Robert Pearlman Editor
Posts: 50516 From: Houston, TX Registered: Nov 1999
posted 01-23-2021 10:15 AM
The SSMEs had a lifetime rating of 27,000 seconds, or roughly 55 missions. Of the four engines on the core stage, the most that one has been used is for 12 missions. Even with the RS-25 expendable modifications and static hot fires, the engines are no where near the end of their design life.
The engines were designed with the knowledge they would be put through multiple hot fires.
Blackarrow Member
Posts: 3604 From: Belfast, United Kingdom Registered: Feb 2002
posted 01-24-2021 11:22 AM
That is certainly reassuring, as is NASA's explanation for the premature shutdown. It doesn't really address my hypothetical situation, but we obviously can't go through life basing decisions on worst case scenarios.
It was much easier with the Saturn V. It wasn't that I discounted the possibility of a catastrophic failure during a launch to the moon. It just never occurred to me that a Saturn V might fail. Of course, I was barely 14 when Apollo 8 was launched.
GACspaceguy Member
Posts: 2954 From: Guyton, GA Registered: Jan 2006
posted 01-24-2021 12:44 PM
quote:Originally posted by Blackarrow: If a SSME has a tiny, sub-microscopic flaw that is too small to be spotted in any scans or inspections, but will eventually end that engine's life earlier than expected...
What you describe here is the science of metallurgy and metal fatigue. Rest assured that your scenario is taken into account during design and analysis. Then a safety factor is applied that for aircraft is four times the expected life. I am sure it is even more for a rocket engine.
Jim Behling Member
Posts: 1815 From: Cape Canaveral, FL Registered: Mar 2010
posted 01-24-2021 07:45 PM
quote:Originally posted by Blackarrow: It was much easier with the Saturn V...
Not really, the same situation applies to the Saturn V. Its non "reusable" engines had an even shorter life and they were test still fired multiple times, singly and on stages, which used up some their remaining "life."
Blackarrow Member
Posts: 3604 From: Belfast, United Kingdom Registered: Feb 2002
posted 01-25-2021 08:03 AM
Jim, we're slightly at cross-purposes on this. It WAS much easier for me, as a 14-year-old who believed that NASA could do no wrong, to take it for granted that the Saturn V would always succeed in launching its crews to the moon. It's only as I got older and, I hope, wiser and more knowledgeable, that I realised that complex machines like rocket engines can and do actually fail (even if they are designed not to!).

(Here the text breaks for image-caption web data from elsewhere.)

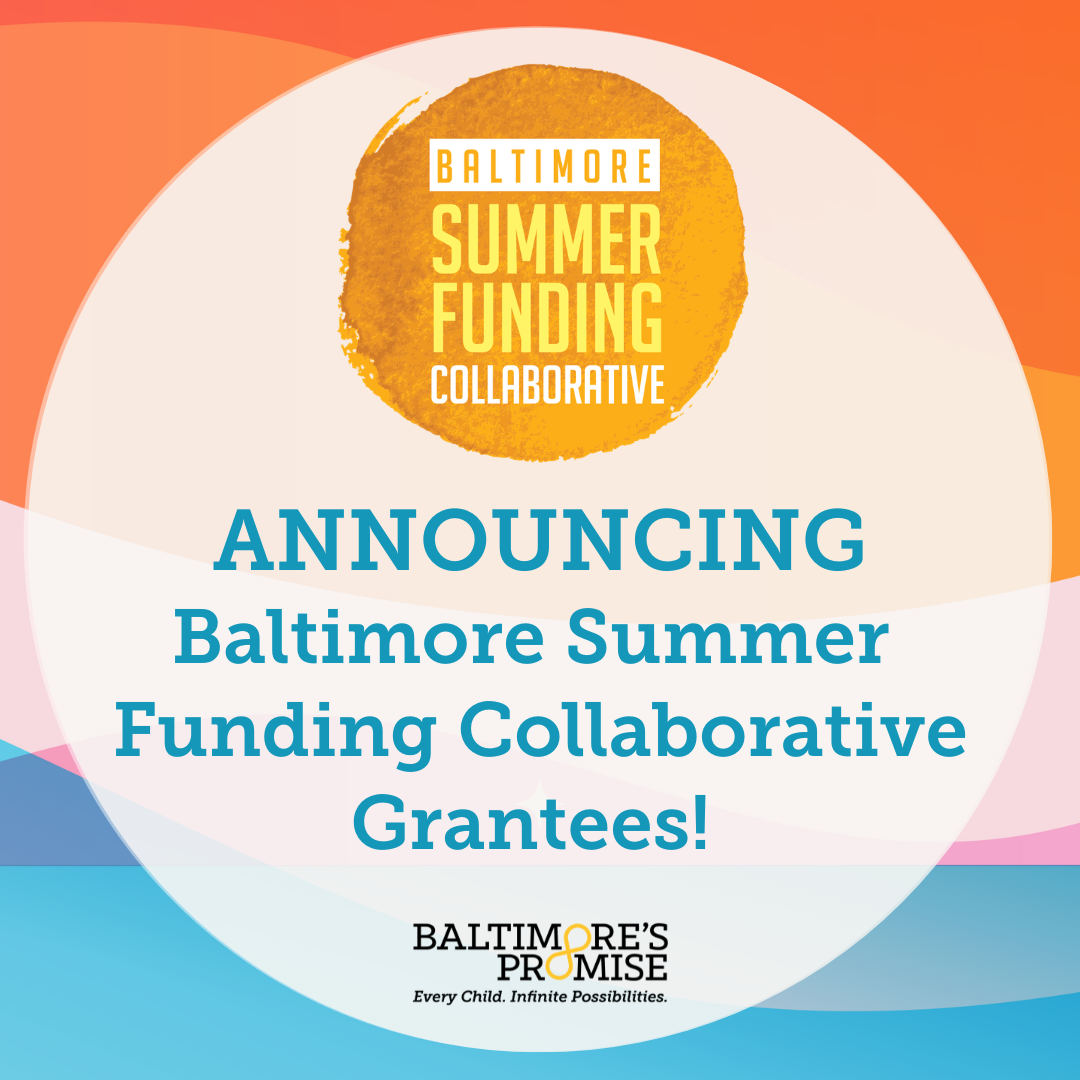 Baltimore Funders Collaborate to Strengthen Summer Opportunities for Youth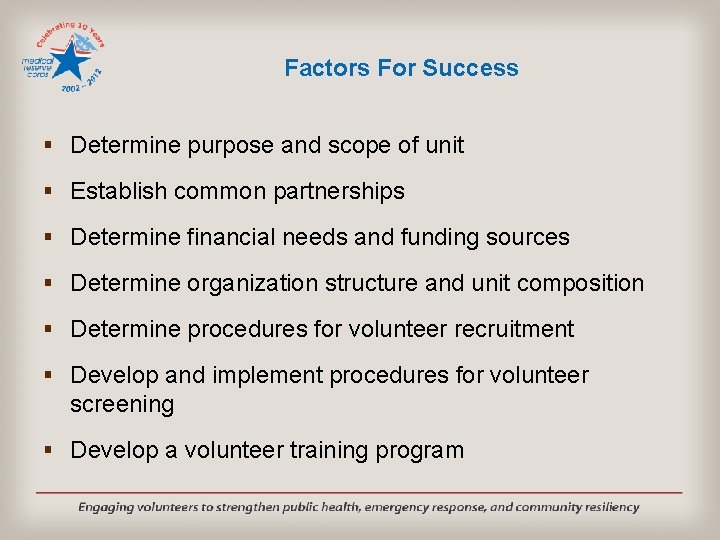 Factors For Success § Determine purpose and scope of unit § Establish common partnerships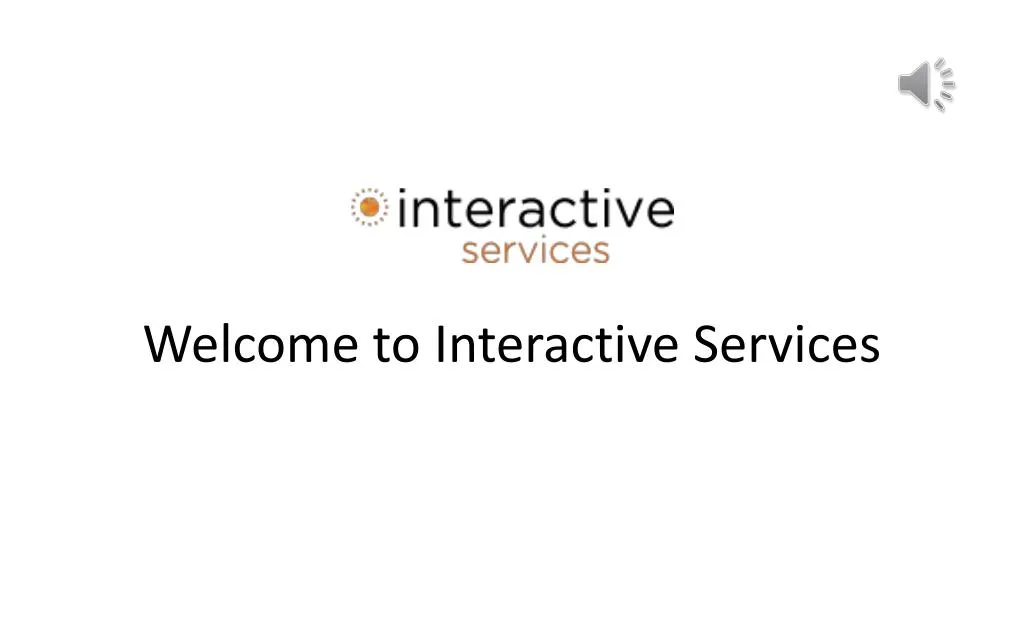 welcome to interactive services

However, I appreciate your comment about metallurgy and metal fatigue, which builds on Robert's earlier comment.
Robert Pearlman Editor
Posts: 50516 From: Houston, TX Registered: Nov 1999
The Green Run team scrutinized data from the first hot fire test and determined that a second hot fire lasting approximately at least 4 minutes would provide significant data to help verify the core stage is ready for flight.
oly Member
Posts: 1450 From: Perth, Western Australia Registered: Apr 2015
posted 01-29-2021 09:26 PM
Until the SLS core stage completes a successful full duration test, each failed test brings the structure closer to its design fatigue limit. I hope that there is not another mid-test shutdown and delay to the program.
Robert Pearlman Editor
Posts: 50516 From: Houston, TX Registered: Nov 1999
posted 02-17-2021 10:18 AM
NASA is targeting Thursday, Feb. 25, for the hot fire. The date will be confirmed following a test readiness review later this week.